RESOLVED, as an ordinary resolution, that the adjournment of the Shareholder Meeting to a later date or dates to be determined by the chairman of the Shareholder Meeting, if necessary, (i) to permit further solicitation and vote of proxies if, based upon the tabulated vote at the time of the Shareholder Meeting, there are insufficient Class A ordinary shares, par value $0.0001 per share (the “Public Shares”) and Class B ordinary shares, par value $0.0001 per share in the capital of Infinite represented (either in person or by proxy) to approve the Extension Amendment Proposal, the Class B Share Proposal or the Redemption Limitation Amendment Proposal, or (ii) to constitute a quorum necessary to conduct business to vote on the Extension Amendment Proposal, the Class B Share Proposal or the Redemption Limitation Amendment Proposal at the Shareholder Meeting be confirmed, adopted, approved and ratified in all respects.”

In an Indefinite Adjournment Scenario:

RESOLVED, as an ordinary resolution, that the adjournment of the Shareholder Meeting sine die, (i) if the holders of Public Shares have elected to redeem an amount of shares in connection with the Articles Extension, the Class B Share Proposal or the Redemption Limitation Amendment Proposal such that Infinite would not meet the continued listing requirements of the New York Stock Exchange, or (ii) where the chairman of the Shareholder Meeting has determined it is otherwise necessary or advisable be confirmed, adopted, approved and ratified in all respects.”
 
 
 
Dated:                  2023
 
 
 
 
 
(Signature)
 
 
 
 
 
(Signature if held Jointly)
 
Signature should agree with name printed hereon. If shares are held in the name of more than one person, EACH joint owner should sign. Executors, administrators, trustees, guardians, and attorneys should indicate the capacity in which they sign. Attorneys should submit powers of attorney. In the case of a shareholder that is not a natural person, this proxy must be executed by a duly authorized officer or attorney of such entity.

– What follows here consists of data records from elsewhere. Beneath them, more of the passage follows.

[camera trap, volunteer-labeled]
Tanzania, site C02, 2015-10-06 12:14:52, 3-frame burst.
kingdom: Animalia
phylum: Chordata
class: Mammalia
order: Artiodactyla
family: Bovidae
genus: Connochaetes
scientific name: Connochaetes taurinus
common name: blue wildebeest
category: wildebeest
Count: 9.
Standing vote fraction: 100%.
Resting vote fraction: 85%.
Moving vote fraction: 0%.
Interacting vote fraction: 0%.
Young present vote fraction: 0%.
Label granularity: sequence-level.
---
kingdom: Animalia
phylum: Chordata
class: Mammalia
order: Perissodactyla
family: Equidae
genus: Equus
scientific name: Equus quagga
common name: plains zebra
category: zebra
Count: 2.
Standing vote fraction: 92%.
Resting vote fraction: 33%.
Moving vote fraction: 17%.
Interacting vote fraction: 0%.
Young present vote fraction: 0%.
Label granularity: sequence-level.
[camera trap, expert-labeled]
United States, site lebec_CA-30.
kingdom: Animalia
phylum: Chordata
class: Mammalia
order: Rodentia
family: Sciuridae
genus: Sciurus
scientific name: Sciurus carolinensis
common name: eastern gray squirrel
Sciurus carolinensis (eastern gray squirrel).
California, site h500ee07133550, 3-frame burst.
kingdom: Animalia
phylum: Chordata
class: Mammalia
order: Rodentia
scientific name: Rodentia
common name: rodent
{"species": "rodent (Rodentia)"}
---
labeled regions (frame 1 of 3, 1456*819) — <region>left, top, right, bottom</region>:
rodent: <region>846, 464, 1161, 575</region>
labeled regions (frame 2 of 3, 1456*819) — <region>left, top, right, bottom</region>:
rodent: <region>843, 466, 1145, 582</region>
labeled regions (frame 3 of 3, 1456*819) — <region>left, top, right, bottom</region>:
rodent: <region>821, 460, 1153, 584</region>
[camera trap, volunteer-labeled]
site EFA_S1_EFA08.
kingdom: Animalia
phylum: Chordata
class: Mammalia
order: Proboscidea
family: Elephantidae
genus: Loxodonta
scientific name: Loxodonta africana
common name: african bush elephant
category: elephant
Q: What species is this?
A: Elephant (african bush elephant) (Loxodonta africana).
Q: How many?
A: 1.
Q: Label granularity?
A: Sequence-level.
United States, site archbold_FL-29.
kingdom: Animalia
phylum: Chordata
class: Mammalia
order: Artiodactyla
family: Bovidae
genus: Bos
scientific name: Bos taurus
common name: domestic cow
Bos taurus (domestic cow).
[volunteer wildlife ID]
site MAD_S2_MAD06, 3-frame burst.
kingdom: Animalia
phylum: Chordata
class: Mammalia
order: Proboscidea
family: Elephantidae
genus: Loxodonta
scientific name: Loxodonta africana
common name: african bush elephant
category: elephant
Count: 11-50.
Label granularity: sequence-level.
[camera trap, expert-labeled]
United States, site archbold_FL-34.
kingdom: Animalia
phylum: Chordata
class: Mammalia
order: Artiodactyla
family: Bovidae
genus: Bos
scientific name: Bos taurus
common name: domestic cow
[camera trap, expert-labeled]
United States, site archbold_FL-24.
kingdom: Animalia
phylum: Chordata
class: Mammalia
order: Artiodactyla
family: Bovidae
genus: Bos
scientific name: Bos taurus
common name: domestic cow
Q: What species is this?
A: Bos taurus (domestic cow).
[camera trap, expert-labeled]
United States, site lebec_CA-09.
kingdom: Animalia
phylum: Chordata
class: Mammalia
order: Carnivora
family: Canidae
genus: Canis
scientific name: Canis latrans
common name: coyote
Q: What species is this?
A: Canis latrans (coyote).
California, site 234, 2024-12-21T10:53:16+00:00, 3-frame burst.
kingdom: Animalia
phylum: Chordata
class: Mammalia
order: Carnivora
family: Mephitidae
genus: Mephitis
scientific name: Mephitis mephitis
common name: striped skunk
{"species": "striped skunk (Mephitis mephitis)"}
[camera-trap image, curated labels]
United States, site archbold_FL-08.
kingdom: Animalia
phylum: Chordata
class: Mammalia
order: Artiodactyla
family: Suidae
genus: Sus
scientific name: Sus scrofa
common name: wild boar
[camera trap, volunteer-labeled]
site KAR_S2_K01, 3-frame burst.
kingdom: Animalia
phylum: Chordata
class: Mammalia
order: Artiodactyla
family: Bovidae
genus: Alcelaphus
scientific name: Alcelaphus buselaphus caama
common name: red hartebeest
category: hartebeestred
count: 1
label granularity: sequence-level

PLEASE SIGN, DATE AND RETURN THE PROXY IN THE ENVELOPE ENCLOSED TO CONTINENTAL STOCK TRANSFER & TRUST COMPANY. THIS PROXY WILL BE VOTED IN THE MANNER DIRECTED HEREIN BY THE UNDERSIGNED SHAREHOLDER. IF NO DIRECTION IS MADE, THIS PROXY WILL BE VOTED “FOR” PROPOSALS 1, 2, 3 AND 4 AND WILL GRANT DISCRETIONARY AUTHORITY TO VOTE UPON SUCH OTHER MATTERS AS MAY PROPERLY COME BEFORE THE MEETING OR ANY ADJOURNMENTS THEREOF. THIS PROXY WILL REVOKE ALL PRIOR PROXIES SIGNED BY YOU.